Exactly reproduce the lines from the one holding "Is dual exhaust" through the final line of the listing below, with both ends included and nothing else.

━━━━━━

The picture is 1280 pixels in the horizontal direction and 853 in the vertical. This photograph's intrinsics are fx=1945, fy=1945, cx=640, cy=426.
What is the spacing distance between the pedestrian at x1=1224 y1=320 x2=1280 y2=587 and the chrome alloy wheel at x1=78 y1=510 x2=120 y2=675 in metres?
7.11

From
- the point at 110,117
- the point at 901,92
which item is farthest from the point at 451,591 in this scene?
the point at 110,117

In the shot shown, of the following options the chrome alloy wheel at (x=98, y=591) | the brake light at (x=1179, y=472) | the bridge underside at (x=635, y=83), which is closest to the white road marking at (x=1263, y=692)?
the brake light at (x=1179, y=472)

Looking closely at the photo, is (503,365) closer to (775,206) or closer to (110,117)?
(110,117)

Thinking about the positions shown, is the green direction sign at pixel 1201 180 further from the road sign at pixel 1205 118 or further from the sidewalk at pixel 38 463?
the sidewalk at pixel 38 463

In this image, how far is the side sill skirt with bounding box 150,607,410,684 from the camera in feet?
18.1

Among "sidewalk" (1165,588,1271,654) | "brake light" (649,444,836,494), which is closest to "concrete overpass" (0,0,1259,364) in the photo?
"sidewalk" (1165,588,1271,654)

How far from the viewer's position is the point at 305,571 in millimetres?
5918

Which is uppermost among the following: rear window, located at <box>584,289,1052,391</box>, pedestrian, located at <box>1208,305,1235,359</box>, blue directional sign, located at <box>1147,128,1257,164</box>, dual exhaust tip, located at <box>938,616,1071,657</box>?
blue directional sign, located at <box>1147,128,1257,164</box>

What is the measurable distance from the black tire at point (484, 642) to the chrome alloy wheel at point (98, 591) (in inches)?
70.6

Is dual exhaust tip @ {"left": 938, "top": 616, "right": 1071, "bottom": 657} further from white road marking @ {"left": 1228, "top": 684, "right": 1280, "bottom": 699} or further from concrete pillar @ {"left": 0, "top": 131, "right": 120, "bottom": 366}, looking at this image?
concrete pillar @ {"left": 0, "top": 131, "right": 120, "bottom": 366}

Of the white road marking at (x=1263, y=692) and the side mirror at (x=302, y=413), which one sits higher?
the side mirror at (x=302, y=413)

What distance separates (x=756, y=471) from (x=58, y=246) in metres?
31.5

━━━━━━

▸ Result of this task
Is dual exhaust tip @ {"left": 938, "top": 616, "right": 1071, "bottom": 657} further from white road marking @ {"left": 1228, "top": 684, "right": 1280, "bottom": 699} or further from concrete pillar @ {"left": 0, "top": 131, "right": 120, "bottom": 366}, looking at this image?
concrete pillar @ {"left": 0, "top": 131, "right": 120, "bottom": 366}

Of the white road marking at (x=1263, y=692) and the side mirror at (x=302, y=413), which one sits higher?
the side mirror at (x=302, y=413)

What distance separates (x=756, y=471) from (x=58, y=246) in metres?
31.5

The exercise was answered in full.